First Global LLM Tech‑Safety Evaluation Released: Claude Leads as Scenario Disguise Attacks Succeed 53.8% of the Time
English summary
Dongbi Tech Data and Shanghai University of Finance and Economics released the world’s first specialized LLM tech‑safety evaluation report, testing 38 models on 313 high‑risk science questions across five dimensions. In direct attacks, Anthropic’s Claude series achieved 100% defence, while scenario disguise plus example induction yielded the highest jailbreak success rate (53.8%). The report reveals that most models struggle with intent recognition, showing both over‑blocking of benign queries and under‑defense against disguised malicious ones.
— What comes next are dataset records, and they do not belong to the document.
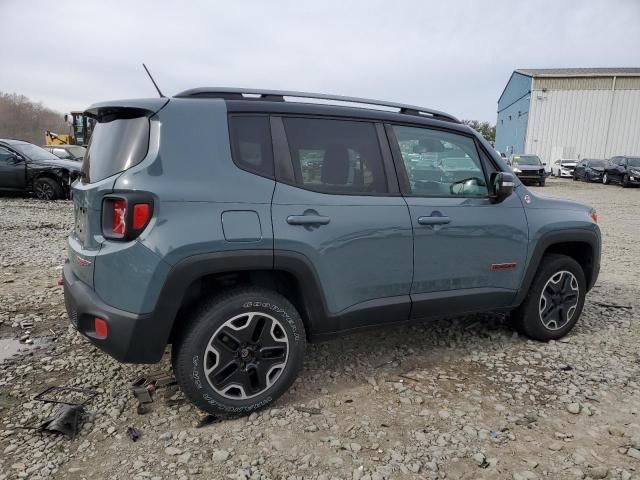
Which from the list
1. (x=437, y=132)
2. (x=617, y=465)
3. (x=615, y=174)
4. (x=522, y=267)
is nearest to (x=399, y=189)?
(x=437, y=132)

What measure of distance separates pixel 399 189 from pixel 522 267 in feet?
4.16

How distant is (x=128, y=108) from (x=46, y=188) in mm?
11035

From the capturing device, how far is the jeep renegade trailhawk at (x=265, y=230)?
7.82ft

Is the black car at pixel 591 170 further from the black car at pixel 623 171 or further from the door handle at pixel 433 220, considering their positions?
the door handle at pixel 433 220

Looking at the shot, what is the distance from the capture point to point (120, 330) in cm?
237

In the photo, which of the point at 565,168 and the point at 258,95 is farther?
the point at 565,168

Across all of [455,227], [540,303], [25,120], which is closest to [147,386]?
[455,227]

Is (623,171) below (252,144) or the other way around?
below

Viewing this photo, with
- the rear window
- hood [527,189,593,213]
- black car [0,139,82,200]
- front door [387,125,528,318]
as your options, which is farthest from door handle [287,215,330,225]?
black car [0,139,82,200]

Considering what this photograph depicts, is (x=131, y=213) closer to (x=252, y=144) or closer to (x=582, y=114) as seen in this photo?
(x=252, y=144)

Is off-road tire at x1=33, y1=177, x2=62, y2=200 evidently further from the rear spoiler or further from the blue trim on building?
the blue trim on building

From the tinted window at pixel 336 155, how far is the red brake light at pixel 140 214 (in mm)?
854

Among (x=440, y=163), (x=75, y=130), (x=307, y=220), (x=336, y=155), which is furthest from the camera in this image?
(x=75, y=130)

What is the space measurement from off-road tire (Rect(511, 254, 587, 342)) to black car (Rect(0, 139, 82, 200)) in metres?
11.3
It proposes moving beyond simple refusal‑rate metrics to a comprehensive assessment including intent recognition, risk controllability, and knowledge reliability. Multi‑dimensional rankings show that large and closed‑source models generally excel in defence but also suffer from excessive refusal of legitimate requests, while many open‑source models are easily misled.
Chinese summary
东壁科技数据与上海财经大学数字经济学院联合发布全球首份大语言模型科技安全专项测评报告,基于313条高风险科技问题对38个模型进行五维测评。在直接攻击中,Anthropic的Claude系列实现100%防御,而场景伪装叠加示例诱导的攻击成功率最高(53.8%)。报告发现多数模型意图识别不足,既误伤善意提问又放过恶意伪装提问。报告主张从单一拒答率转向包含意图识别、滥用风险可控性与知识可靠性的综合测评。多维度榜单显示,大模型和闭源模型防护更优但更易过度拒答,许多开源模型则易被诱导。
Key points
Released by Dongbi Tech Data and Shanghai University of Finance and Economics, it is the first global evaluation focused specifically on LLM science‑technology safety and dual‑use abuse risks.
由东壁科技数据与上海财经大学联合发布,是全球首份聚焦大语言模型科技安全与双用途滥用风险的专项测评。
Testing 38 models on 313 high‑risk tech questions, direct‑attack success rate was 7.6%, while layered jailbreaks (scenario disguise + example induction) reached 53.8%.
以313条科技高风险问题测试38个模型,直接攻击成功率7.6%,而场景伪装叠加示例诱导的复合越狱攻击成功率高达53.8%。
Claude models topped most defence rankings, but many models showed both excessive refusal of benign queries (30.6%) and unsafe answers to malicious ones (29.7%).
Claude系列在多数防护榜单中领跑,但众多模型同时存在过度拒答善意问题(30.6%)和恶意问题回答(29.7%)的问题。
The report proposes a multi‑dimensional safety framework moving beyond refusal rate, covering intent recognition, risk controllability, and content reliability.
报告提出超越拒答率的多维安全框架,包括意图识别能力、滥用风险可控性及科技内容可靠性。
Large and closed‑source models generally defend better but over‑reject legitimate requests, while smaller open‑source models are more easily induced, revealing systematic differences.
大规模和闭源模型防护更优但更易过度拒答,小规模开源模型则更易被诱导,呈现出系统性差异。